しかも、高レベルの魔法使いは、生活魔法よりも、高度な攻撃魔法や防御魔法などに傾倒する。よって、素養はあっても習得している者はかなり少ない。俺は旅が好きで、優先度が高かったので覚えた。
キラキラと瞳を輝かせる少女を再び撫でる。
髪の毛がさらりと解けていく、まるで絹のようだ。長い銀色の髪は俺の指を拒む事なく、するすると指の隙間を流れていく。先ほどまでも柔らかだったが、もはやその比ではない。
「綺麗な髪だ。」
「……え、えっと。」
少女が変な声をあげる。
だが、抵抗する事はなく、目を細めてされるがままだ。こいつは撫でられるのが好きなのかもしれない。猫族の特性だろうか。耳と尻尾以外は人間そのものだが、その性質は人間のものとは少し違うのかもしれない。俺もこうして撫でるのは嫌いではないから、悪くはないな。

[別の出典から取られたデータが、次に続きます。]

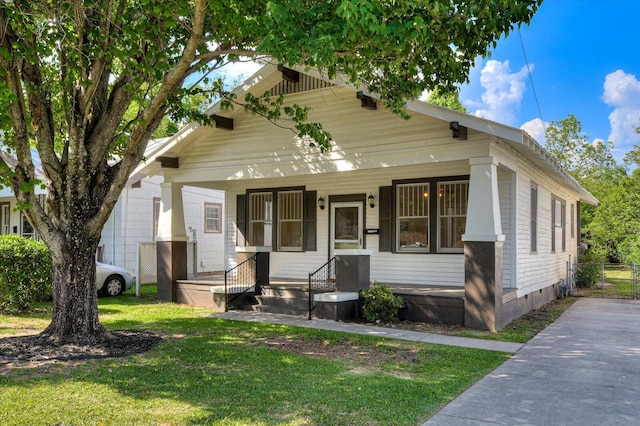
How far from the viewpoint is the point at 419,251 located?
11.7 metres

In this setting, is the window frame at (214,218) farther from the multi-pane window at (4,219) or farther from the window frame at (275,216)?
the multi-pane window at (4,219)

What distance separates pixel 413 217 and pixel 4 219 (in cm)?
1673

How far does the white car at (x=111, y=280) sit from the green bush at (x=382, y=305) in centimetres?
775

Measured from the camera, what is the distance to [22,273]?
33.4 ft

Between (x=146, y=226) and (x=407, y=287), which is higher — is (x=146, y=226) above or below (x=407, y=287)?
above

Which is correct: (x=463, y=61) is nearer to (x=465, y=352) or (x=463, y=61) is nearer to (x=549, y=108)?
(x=465, y=352)

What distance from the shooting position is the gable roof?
8633mm

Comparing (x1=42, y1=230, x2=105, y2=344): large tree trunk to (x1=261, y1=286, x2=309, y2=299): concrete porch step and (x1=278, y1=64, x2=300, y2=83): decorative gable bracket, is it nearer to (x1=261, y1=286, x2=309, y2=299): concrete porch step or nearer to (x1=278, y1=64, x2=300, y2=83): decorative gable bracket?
(x1=261, y1=286, x2=309, y2=299): concrete porch step

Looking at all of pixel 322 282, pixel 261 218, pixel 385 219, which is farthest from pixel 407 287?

しかし、気分は悪くないが、一応釘を刺しておかねば。戦闘の度に、あんな風になられては正直言ってお荷物以外の何者でもない。
「今後は魔物ごときで狼狽えるなよ。これからも魔物は出てくるのだ。毎度この調子であればーーーー」
「大丈夫です! だから……。」
捨てないで、少女はその部分を口にはしなかった。俺の裾を掴んで、懇願するような瞳で見上げる。俺は頷いて、少女の頭から手を離した。